═══ Supplied text
Through the personal histories of four enslaved women, Finley explores the intangible costs of the slave market, moving beyond ledgers, bills of sales, and statements of profit and loss to consider the often incalculable but nevertheless invaluable place of women's emotional, sexual, and domestic labor in the economy. The details of these women's lives reveal the complex intersections of economy, race, and family at the heart of antebellum society.

About the Author

Alexandra Finley is assistant professor of history at the University of Pittsburgh.
For more information about Alexandra J. Finley, visit the Author Page.
══════
**Required actions**
• A. From the book description, write out the part that opens with the words containing "Through the personal" and closes with "of antebellum society.".
• B. In one to three sentences, explain why the book description says Finley moves beyond ledgers, bills of sales, and statements of profit and loss.
The lines that come after this are not used in any task.
═══ Data block
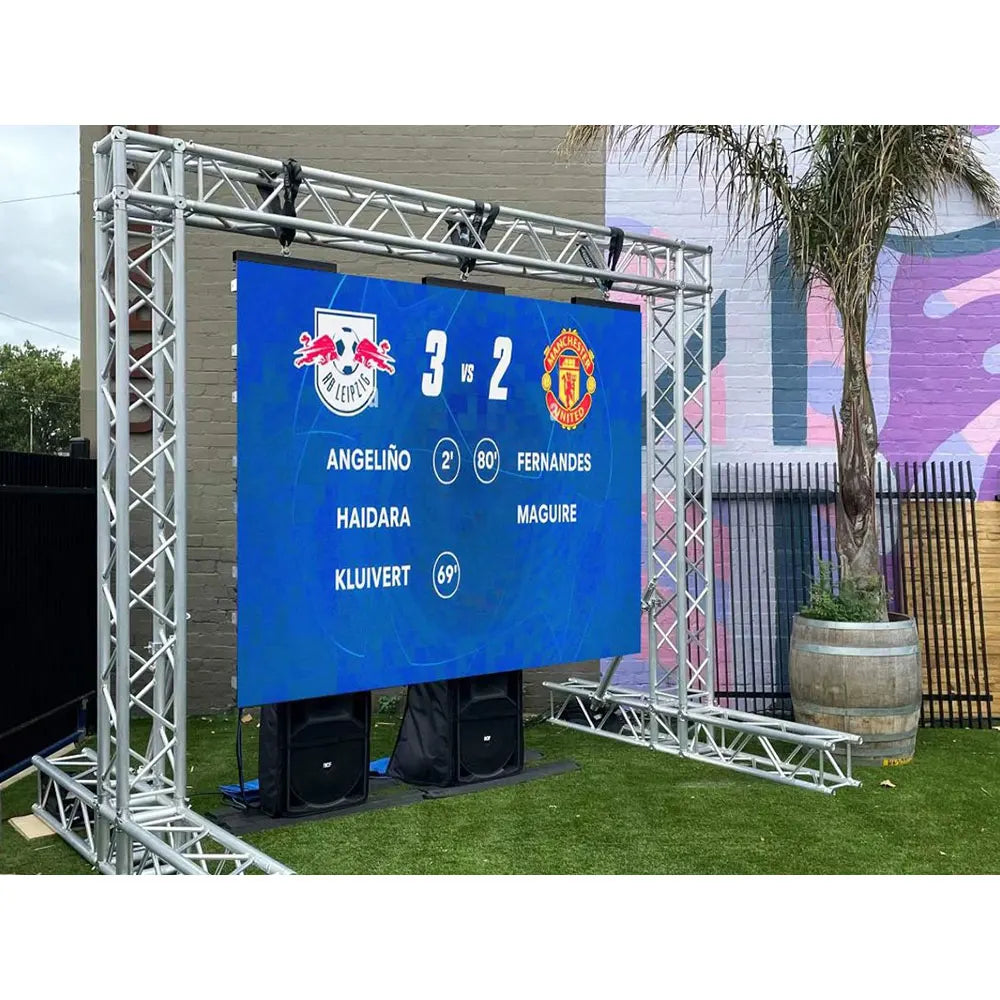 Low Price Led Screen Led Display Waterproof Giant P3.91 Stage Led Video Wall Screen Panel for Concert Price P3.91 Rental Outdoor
══════
**Responses for each task**
• A.
Through the personal histories of four enslaved women, Finley explores the intangible costs of the slave market, moving beyond ledgers, bills of sales, and statements of profit and loss to consider the often incalculable but nevertheless invaluable place of women's emotional, sexual, and domestic labor in the economy. The details of these women's lives reveal the complex intersections of economy, race, and family at the heart of antebellum society.

• B. She moves beyond these records to consider the often incalculable but nevertheless invaluable place of women's emotional, sexual, and domestic labor in the economy. This is part of how she explores the intangible costs of the slave market through the personal histories of four enslaved women.